Stored items
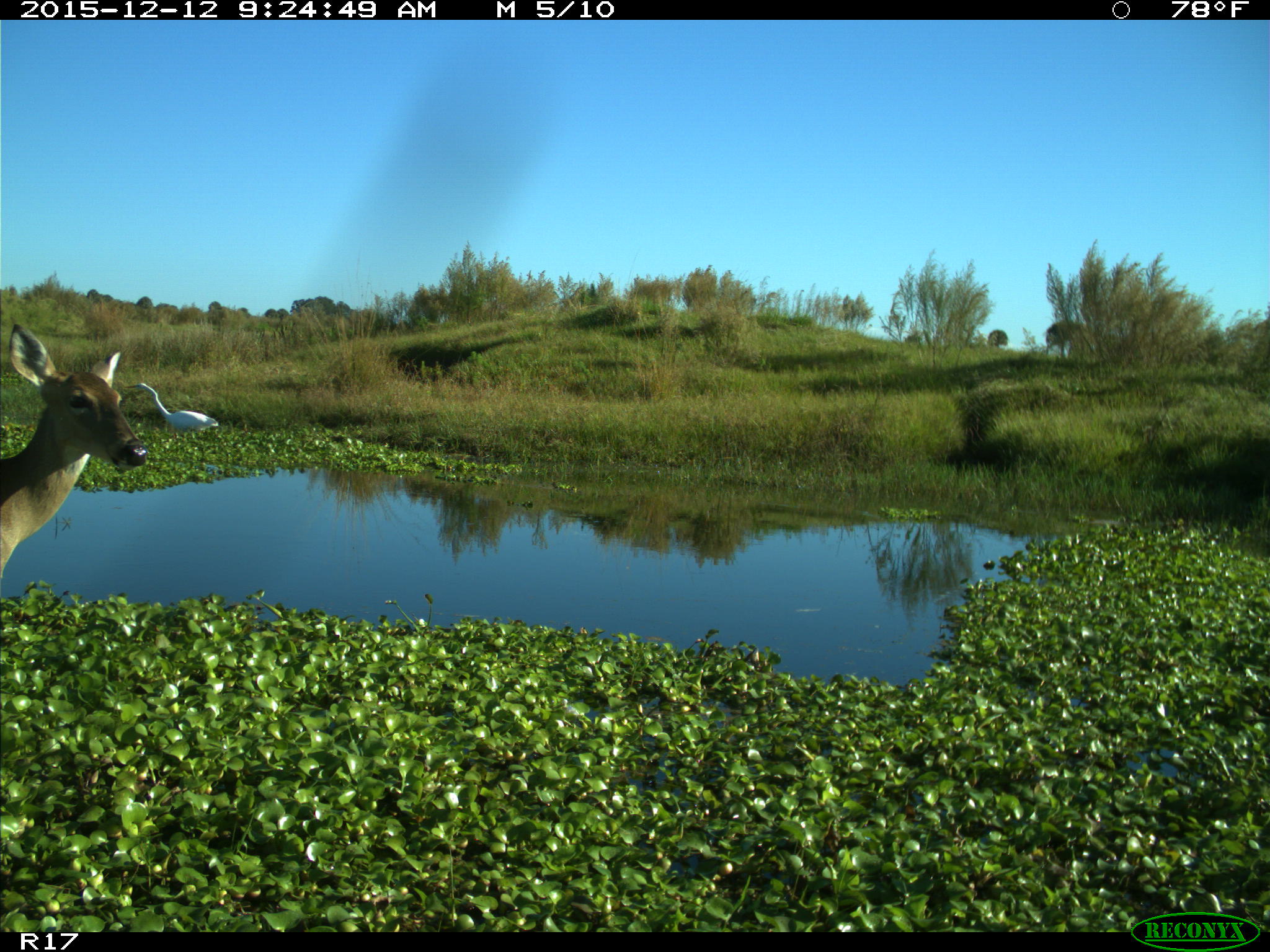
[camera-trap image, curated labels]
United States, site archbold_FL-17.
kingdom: Animalia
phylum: Chordata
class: Mammalia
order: Artiodactyla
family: Cervidae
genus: Odocoileus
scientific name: Odocoileus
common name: deer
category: unidentified deer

▶ [PROBLEM REQUIREMENTS]
Please give a word-for-word repetition of the lines from the one containing "United States, site archbold_FL-17." through the last line of the data above, including both, and nothing besides.

▶ [SOLUTION]
United States, site archbold_FL-17.
kingdom: Animalia
phylum: Chordata
class: Mammalia
order: Artiodactyla
family: Cervidae
genus: Odocoileus
scientific name: Odocoileus
common name: deer
category: unidentified deer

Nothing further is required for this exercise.